[This op-ed originally appeared in the Daily News on March 7, 2017.]
Any fourth-grade student understands the basic fairness principle: You don’t take more from people who have less.
Yet that fourth grader’s teacher can pay a higher tax rate on her salary than a Wall Street billionaire pays on his million-dollar hedge fund deals.
How is that fair?
Some Albany lawmakers ignore this basic fairness principle by allowing New York’s wealthiest to keep what amounts to a golden perk — the “carried interest” provision, a loophole that permits hedge funders to pay only a 20 percent tax rate on certain kinds of income.
This is well below not only the normal tax rate for their income level, but even below the 25 percent rate paid by the mechanic who fixes the executive’s car and the teacher who works with his children.
By catering to the New Yorkers who already have the most, the state loses an estimated $3.5 billion through this tax break, money that could go to neighborhood schools and libraries; that could support regional hospitals, parks and elder services; and that could get new proposals, such as free college tuition at the State University of New York, off the ground.
One of us is working with a coalition of legislators from Northeast states to close this loophole. The other is working with parents, teachers and other labor organizations to spread the word about how we can level the playing field.
Unfortunately, some Albany lawmakers want to give the state’s millionaires and billionaires — even those not eligible for the carried-interest loophole — yet another present by letting the so-called Millionaire’s Tax expire at the end of 2017.
The simple fact is, New York’s millionaires and billionaires are doing just fine.
There are more than 47,000 of them in New York, who collectively raked in more than $195 billion in income in 2014, up substantially from previous years. This small group represents less than 1% of the more than 9 million individual taxpayers, but its members got more than one-quarter of the total income in the state. Their average income is over $4 million.
The Millionaire’s Tax was created in 2009 to help New York weather the nationwide recession and to avert catastrophic cuts to schools, hospitals, roads and services. It raised taxes on the state’s top earners by two percentage points.
The tax now brings in roughly $4 billion a year. Eliminate it and that’s $4 billion New York State has to make up in other ways. Gov. Cuomo has said ordinary New Yorkers can’t afford that hit and called for the state to keep the Millionaire’s Tax.
The people of the state agree. A recent independent survey showed that nearly 75 percent of New Yorkers — including more than 60 percent of Republican respondents — approve of extending the Millionaire’s Tax.
Opponents of measures like these claim that higher taxes will send millionaires fleeing to lower tax regions. But figures from the independent Fiscal Policy Institute show that the number of seven-figure earners in New York State has grown by more than one-third since 2010, when the tax first took effect.

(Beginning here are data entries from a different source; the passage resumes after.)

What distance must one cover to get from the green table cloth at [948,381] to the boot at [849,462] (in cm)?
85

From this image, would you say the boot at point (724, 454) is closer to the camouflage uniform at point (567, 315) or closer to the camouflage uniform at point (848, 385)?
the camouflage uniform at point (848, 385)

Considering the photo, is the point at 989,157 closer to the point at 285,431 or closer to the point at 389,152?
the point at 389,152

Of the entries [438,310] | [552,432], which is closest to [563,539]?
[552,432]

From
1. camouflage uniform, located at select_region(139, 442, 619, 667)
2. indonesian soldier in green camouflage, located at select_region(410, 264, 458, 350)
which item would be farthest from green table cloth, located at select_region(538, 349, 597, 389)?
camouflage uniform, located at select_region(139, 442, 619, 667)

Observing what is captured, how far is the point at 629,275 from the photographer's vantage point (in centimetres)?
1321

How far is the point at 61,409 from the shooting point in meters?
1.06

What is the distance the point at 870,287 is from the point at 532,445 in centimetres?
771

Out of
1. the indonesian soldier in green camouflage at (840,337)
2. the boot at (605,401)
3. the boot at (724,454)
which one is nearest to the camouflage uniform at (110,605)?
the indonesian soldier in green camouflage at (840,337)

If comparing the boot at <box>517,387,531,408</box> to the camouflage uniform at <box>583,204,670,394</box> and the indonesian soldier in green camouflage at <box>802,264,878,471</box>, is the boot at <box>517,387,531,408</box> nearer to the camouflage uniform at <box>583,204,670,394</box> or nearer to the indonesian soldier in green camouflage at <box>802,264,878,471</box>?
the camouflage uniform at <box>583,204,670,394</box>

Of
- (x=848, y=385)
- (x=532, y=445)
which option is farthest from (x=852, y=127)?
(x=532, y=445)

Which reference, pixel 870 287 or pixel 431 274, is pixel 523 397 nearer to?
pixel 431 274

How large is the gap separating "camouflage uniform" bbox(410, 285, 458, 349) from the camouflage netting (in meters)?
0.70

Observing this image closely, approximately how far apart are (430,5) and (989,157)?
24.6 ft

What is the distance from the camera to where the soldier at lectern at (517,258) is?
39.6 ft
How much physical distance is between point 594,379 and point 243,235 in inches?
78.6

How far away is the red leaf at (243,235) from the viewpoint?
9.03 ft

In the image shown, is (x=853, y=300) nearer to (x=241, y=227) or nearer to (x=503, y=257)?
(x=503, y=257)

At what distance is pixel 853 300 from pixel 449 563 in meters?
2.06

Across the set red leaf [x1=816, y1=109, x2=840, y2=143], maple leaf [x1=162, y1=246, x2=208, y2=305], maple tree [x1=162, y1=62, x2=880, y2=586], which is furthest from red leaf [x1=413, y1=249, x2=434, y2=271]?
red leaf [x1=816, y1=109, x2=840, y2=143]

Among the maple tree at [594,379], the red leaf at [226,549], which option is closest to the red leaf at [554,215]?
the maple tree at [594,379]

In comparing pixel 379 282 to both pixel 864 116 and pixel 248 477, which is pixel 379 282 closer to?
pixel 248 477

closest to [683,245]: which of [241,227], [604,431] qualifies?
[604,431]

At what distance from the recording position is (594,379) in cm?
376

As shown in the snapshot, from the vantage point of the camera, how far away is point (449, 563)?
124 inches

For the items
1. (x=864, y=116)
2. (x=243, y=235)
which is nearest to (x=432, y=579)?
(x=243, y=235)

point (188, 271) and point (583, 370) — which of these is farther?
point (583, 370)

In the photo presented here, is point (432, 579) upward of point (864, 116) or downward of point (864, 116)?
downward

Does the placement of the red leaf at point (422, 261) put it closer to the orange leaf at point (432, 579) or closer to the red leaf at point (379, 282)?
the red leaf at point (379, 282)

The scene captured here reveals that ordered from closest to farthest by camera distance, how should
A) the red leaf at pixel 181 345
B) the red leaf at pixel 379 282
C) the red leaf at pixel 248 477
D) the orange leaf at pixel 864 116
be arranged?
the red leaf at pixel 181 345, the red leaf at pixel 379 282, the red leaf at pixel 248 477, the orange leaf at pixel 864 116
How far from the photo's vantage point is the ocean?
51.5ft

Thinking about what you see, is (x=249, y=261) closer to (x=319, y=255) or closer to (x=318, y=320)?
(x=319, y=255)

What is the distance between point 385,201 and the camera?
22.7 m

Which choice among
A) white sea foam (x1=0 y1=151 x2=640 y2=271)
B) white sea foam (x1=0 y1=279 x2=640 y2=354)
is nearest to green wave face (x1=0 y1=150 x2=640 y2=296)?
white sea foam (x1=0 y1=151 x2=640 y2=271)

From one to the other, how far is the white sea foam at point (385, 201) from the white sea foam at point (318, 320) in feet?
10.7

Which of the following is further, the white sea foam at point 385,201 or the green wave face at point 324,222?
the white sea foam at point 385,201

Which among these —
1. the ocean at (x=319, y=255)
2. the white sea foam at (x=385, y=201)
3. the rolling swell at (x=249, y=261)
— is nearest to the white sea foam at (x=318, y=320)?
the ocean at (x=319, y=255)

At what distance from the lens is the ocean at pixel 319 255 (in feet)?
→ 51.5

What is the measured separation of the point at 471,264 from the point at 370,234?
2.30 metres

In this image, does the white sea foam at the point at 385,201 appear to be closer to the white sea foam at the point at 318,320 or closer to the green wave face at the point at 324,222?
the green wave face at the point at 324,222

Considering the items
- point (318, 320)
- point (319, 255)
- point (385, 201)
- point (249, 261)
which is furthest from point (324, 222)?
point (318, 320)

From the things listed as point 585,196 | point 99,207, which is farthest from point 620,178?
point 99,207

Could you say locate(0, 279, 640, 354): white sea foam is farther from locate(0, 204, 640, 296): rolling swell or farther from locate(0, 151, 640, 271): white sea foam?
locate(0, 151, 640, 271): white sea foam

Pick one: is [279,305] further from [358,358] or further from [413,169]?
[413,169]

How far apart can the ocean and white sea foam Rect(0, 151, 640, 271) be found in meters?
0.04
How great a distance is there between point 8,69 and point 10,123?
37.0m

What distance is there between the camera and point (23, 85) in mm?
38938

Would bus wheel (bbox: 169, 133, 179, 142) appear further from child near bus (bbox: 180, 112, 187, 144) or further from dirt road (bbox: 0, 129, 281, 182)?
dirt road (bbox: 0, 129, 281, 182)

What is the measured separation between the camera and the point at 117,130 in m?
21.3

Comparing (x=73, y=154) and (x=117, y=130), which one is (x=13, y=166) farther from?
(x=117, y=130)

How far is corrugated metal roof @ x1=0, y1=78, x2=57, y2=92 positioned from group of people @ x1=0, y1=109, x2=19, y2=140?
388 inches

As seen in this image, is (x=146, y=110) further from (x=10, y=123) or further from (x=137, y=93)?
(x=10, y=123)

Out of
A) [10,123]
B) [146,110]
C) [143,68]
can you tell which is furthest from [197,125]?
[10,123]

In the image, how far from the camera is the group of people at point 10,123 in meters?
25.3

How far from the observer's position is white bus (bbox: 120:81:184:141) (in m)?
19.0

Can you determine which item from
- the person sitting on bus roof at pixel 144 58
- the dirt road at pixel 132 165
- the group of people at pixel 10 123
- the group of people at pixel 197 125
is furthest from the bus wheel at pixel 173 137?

Why? A recent Stanford University national study found that the wealthy are less likely to move than ordinary people because “for most millionaires, getting and staying rich is intimately connected to where they live.”
Assembly Speaker Carl Heastie has said the state should not only keep it but expand it because the upper reaches of the income ladder can pay a bit more.
We need to do both. We need to extend and enhance the Millionaire’s Tax and we need to close the carried-interest loophole. By doing so, we will help New York preserve essentials like schools, hospitals and elder services, and at the same time make the tax system more fair.